The Solution: Advanced Delivery Policy

Fortunately, Microsoft has created a specific solution for this exact scenario. The Advanced Delivery policy is designed to allow legitimate phishing simulations to bypass the normal security controls.

Here's how I configured it:

  1. I navigated to the Microsoft Defender portal at https://security.microsoft.com
  2. Went to Email & Collaboration > Policies & Rules > Threat Policies > Advanced Delivery
  3. Selected the Phishing Simulation tab
  4. Clicked "Add" to configure a new simulation

In the configuration screen, I added:

  • Sending Domain: The domain used by our phishing test provider
  • Sending IP: The IP addresses our phishing test provider sends from
  • Simulation URLs: The landing page URLs used in our simulations, using wildcards

Once this was configured, our phishing test emails began flowing properly to user inboxes instead of being quarantined, below are the values used:

Transport/Connectors Setup 

Lets start with the connector, this is from a Partner Organization to Office 365 then the settings are:

Identify the partner organization by verifying that messages are coming from these IP address ranges: 12.44.88.125,34.11.88.252

Reject messages if they aren't encrypted using Transport Layer Security (TLS)

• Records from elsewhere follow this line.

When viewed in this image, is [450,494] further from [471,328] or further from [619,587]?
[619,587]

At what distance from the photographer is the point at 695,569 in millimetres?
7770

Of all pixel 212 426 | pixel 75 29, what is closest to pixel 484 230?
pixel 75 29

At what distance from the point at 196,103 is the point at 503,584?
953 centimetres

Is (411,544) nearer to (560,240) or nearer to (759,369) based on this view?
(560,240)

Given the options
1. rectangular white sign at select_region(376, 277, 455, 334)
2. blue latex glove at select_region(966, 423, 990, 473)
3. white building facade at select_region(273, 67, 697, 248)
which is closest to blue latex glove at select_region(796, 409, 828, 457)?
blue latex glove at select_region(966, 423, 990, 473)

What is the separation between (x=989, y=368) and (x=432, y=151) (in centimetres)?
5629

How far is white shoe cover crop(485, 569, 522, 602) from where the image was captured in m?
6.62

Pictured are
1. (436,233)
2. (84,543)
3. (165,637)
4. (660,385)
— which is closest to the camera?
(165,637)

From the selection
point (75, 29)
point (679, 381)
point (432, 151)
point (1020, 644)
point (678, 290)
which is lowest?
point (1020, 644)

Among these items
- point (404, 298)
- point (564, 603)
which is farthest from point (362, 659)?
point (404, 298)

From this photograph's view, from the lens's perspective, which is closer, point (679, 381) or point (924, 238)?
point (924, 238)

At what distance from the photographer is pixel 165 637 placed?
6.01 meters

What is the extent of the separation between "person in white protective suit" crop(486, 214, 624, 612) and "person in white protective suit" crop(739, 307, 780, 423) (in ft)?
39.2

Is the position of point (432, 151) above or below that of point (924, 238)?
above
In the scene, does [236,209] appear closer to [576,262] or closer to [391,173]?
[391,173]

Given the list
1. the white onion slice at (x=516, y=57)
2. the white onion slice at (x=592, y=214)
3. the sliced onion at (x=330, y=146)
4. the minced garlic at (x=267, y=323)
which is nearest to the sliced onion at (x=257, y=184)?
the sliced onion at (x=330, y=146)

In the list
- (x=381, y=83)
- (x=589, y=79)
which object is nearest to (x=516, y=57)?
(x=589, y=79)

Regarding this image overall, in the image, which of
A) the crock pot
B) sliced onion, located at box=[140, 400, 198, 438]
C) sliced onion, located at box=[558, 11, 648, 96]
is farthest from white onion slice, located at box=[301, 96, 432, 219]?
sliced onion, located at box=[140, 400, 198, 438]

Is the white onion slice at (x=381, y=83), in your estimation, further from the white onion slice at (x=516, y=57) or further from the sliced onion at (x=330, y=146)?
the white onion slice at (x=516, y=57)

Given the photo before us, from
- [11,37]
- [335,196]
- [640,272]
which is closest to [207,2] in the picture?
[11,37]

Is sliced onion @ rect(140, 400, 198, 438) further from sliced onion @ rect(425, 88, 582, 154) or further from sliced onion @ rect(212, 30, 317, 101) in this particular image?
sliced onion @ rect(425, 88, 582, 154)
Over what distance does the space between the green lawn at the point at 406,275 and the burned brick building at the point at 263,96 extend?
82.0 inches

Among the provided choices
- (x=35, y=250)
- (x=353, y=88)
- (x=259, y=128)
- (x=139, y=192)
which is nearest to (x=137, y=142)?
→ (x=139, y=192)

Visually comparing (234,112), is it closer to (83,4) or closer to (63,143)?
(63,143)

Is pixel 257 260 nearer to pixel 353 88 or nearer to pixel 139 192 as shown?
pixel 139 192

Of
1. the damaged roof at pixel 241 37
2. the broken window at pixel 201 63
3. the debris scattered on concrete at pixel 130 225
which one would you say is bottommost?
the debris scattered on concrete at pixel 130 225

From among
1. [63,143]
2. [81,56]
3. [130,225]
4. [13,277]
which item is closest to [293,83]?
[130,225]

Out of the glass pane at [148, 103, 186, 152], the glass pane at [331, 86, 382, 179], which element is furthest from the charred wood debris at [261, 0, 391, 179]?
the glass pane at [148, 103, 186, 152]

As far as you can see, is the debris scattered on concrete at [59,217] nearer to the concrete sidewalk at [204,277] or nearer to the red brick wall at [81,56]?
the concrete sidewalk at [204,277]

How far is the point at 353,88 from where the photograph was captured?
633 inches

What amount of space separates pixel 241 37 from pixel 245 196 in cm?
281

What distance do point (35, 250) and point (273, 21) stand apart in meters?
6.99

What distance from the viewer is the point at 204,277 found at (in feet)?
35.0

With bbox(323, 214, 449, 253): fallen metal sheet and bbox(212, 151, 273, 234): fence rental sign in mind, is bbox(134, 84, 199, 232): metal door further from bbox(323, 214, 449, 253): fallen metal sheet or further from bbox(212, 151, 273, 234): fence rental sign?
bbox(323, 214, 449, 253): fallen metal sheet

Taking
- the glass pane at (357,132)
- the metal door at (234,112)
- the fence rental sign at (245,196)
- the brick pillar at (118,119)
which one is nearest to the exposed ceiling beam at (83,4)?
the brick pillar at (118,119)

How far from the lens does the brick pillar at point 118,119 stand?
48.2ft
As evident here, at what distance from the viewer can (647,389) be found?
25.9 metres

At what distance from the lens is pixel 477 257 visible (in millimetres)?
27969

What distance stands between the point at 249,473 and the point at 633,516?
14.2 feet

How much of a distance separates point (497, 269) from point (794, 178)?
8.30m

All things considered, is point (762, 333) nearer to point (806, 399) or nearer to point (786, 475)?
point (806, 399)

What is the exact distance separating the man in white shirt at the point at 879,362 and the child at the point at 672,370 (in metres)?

Then we have Transport Rules which are setup as below, this may need to be spit into two rules:

Sender ip addresses belong to one of these ranges: '12.44.88.125' or '34.11.88.252'

Set audit severity level to 'Low'
and Set the spam confidence level (SCL) to '-1'
and set message header 'X-MS-Exchange-OrganizationSkipSafeAttachmentProcessing' with the value '1'
and set message header 'X-MS-Exchange-Organization-SkipSafeLinksProcessing' with the value '1'

Why does this overrides Transport Rules?

Transport rules alone aren't sufficient because Microsoft has implemented "secure by default" protections that always quarantine high confidence phishing messages, regardless of other rules. The Advanced Delivery policy is specifically designed to create exceptions for legitimate phishing simulations and includes these critical bypass mechanisms:

  • Bypasses filters in Defender for Office 365
  • Bypasses Safe Links blocking (URLs are still wrapped, but not blocked)
  • Bypasses Safe Attachments scanning
  • Prevents system alerts from being triggered for these simulations

Conclusion

Phishing simulations are a critical part of security awareness training, but they only work if the emails actually reach your users. Understanding Microsoft's security architecture and using the right solution - Advanced Delivery policy - ensures your simulations will be delivered as intended while maintaining the overall security posture.